[STATED GOAL 1] Please reproduce the stretch from "We tested this" through "the UI change." in the passage on archiving Twitter pages.

-- begin DOCUMENT EXCERPT --

We tested this approach of using SPN where we tried to capture Donald Trump's Twitter page by putting a "https://web.archive.org/save/https://twitter.com/realDonaldTrump" URL in Chrome’s address bar. We noticed that this service has been failing ever since the UI change. 




The reason for this archival failure is that Twitter recognizes the browser's UA and stops the SPN from accessing the old interface. Twitter displays a try again error and this error is archived instead of the actual page. To confirm this, we changed the Chrome UA to "Googlebot" using the user-agent switcher in default basic browser mode and archived the page again. We were able to successfully archive the page without using the browser’s incognito mode.

-- end DOCUMENT EXCERPT --
-- begin RECORDS PROVIDED --

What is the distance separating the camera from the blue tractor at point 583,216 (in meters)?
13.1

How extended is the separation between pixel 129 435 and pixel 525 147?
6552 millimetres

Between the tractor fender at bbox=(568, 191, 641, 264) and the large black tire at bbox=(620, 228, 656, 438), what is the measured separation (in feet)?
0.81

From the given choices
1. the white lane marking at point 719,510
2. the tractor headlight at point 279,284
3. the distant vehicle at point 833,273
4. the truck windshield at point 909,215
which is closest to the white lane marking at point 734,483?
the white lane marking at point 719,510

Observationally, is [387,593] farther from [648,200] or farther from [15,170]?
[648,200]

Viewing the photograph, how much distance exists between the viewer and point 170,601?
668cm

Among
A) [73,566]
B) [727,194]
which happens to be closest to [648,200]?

-- end RECORDS PROVIDED --

[STATED GOAL 2] Count the lines of the records that contain the string "lane", treating uppercase and lowercase as different. Reply with the number only.

[EXPECTED ANSWER 1]
We tested this approach of using SPN where we tried to capture Donald Trump's Twitter page by putting a "https://web.archive.org/save/https://twitter.com/realDonaldTrump" URL in Chrome’s address bar. We noticed that this service has been failing ever since the UI change.

[EXPECTED ANSWER 2] 3